黑田县外的一处大山里一个身着绿衣的青年惊咦了一声。
“罗厉,你还想出花招么?我今日定要毙了你,以解我昔日之耻。”
绿衣青年刚有所动做,旁边就传来一声叱喝,却是一位白衣青年叫喊出声的。
一绿一白相对而立,显然是在对峙。
绿衣青年罗厉洒然一笑,从腰间拔出了一个酒葫芦,放在耳边摇了摇,眼神中闪过一丝无奈,又将其重新挂回了腰间:“道兄,此等小事也劳你十余年的追杀,可真是难得啊,只是,我等都是道门英才,怎能在这等劣地一决生死。”

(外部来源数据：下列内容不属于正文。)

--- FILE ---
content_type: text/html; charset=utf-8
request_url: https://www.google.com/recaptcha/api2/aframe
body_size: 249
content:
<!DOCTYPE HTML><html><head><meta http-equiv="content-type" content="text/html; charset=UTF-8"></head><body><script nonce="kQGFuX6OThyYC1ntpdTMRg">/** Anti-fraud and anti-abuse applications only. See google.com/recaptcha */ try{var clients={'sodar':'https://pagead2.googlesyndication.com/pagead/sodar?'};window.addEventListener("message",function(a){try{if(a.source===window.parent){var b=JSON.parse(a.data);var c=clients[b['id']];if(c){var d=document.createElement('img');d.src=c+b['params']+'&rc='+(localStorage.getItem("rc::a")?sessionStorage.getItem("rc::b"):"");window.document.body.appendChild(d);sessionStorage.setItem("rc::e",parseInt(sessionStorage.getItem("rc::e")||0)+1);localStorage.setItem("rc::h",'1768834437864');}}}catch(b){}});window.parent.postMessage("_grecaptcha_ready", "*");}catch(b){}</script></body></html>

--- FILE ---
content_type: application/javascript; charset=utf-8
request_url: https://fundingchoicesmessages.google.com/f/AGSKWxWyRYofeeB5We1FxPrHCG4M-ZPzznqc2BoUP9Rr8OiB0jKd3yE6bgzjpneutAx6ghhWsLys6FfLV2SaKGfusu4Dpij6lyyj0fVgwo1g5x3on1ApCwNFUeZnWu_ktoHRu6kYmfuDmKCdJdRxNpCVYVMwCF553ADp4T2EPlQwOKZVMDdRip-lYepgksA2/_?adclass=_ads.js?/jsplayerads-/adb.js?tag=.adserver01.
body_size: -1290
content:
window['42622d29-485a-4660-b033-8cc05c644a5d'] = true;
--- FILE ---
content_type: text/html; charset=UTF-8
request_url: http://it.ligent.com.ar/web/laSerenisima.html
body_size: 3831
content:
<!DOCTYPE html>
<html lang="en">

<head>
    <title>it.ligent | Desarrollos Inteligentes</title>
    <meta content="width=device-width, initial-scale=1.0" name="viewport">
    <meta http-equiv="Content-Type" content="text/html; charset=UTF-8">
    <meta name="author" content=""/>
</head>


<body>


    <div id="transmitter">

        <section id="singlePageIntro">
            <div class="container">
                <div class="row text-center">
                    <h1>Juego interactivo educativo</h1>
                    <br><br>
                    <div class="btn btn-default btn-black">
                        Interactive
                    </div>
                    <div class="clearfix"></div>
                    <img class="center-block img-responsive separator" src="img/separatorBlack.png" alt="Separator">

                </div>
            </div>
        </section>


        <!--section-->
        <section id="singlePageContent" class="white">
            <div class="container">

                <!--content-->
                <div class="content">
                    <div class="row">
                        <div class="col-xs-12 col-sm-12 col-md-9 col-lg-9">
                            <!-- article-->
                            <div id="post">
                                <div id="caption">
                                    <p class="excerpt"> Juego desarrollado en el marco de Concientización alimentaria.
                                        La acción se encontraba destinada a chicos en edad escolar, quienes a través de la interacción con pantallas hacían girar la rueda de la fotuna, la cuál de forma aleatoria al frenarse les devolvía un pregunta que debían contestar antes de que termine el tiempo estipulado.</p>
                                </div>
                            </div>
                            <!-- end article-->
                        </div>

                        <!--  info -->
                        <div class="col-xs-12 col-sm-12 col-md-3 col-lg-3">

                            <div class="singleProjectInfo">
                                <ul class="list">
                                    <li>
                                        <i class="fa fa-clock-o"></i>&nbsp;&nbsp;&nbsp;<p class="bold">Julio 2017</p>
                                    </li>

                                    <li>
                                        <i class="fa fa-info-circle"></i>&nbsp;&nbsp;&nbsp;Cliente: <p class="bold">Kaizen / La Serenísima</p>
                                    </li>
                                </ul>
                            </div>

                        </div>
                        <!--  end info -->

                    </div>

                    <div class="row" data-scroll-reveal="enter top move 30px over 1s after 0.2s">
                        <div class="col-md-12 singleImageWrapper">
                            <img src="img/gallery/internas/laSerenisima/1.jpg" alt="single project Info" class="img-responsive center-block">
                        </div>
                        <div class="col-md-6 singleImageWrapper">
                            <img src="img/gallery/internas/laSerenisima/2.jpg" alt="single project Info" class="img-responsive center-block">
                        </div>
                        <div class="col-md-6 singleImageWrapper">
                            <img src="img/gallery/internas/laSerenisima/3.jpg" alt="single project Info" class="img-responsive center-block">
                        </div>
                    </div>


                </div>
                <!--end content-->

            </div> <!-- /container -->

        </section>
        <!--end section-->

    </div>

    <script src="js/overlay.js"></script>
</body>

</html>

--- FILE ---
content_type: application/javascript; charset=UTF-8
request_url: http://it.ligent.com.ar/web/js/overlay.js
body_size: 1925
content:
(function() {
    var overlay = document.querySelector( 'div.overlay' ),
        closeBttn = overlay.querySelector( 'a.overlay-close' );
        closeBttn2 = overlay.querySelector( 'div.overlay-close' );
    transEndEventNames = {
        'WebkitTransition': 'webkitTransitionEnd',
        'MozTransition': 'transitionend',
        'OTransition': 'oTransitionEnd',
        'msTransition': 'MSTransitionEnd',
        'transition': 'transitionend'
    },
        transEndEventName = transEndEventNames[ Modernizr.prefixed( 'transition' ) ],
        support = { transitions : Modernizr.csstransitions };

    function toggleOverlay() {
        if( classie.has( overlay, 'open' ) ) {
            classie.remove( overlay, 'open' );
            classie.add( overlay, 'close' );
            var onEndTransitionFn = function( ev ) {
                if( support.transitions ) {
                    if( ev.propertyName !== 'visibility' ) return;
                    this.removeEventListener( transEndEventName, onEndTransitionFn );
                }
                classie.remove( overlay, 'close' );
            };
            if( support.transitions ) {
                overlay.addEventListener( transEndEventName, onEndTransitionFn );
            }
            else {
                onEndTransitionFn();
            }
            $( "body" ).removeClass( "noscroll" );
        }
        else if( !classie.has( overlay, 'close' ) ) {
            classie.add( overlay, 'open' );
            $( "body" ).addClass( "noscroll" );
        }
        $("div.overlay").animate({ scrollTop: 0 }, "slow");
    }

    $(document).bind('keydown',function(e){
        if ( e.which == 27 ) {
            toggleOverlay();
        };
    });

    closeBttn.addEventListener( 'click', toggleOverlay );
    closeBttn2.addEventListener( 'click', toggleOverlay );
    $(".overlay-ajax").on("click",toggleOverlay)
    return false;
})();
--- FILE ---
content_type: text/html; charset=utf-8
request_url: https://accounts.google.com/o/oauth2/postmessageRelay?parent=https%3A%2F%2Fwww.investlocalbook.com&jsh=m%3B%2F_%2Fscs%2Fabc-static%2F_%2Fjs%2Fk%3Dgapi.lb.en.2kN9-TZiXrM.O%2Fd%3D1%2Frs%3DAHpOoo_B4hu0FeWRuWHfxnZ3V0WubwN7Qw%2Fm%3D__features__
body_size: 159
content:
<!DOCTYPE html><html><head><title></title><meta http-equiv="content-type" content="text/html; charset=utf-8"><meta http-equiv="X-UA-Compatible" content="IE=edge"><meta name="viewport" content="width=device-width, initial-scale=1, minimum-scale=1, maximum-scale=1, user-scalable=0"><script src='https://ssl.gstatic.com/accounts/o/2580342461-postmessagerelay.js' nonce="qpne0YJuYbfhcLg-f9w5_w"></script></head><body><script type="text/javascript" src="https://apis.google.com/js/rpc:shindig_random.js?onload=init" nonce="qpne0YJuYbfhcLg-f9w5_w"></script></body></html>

罗厉顿了一顿,见对面的白衣青年不为所动,目光一凝,身体拔地而起,化为一道绿光朝天际激射而去。
“道兄想必也已察觉到不远方有杀气翻涌,小弟颇有探奇之心,先行一步,且去看个究竟,有事下次再说,哈哈哈哈。”
大笑声穿透大山,四处都荡起了回音,徒留白衣青年铁青着脸面立在原地。
“休想逃走!!!”
片刻后白衣青年轻喝一声化为一道白芒,朝绿光消失的地方追去,声势极为惊人,惊的大量飞鸟从夜林中飞起。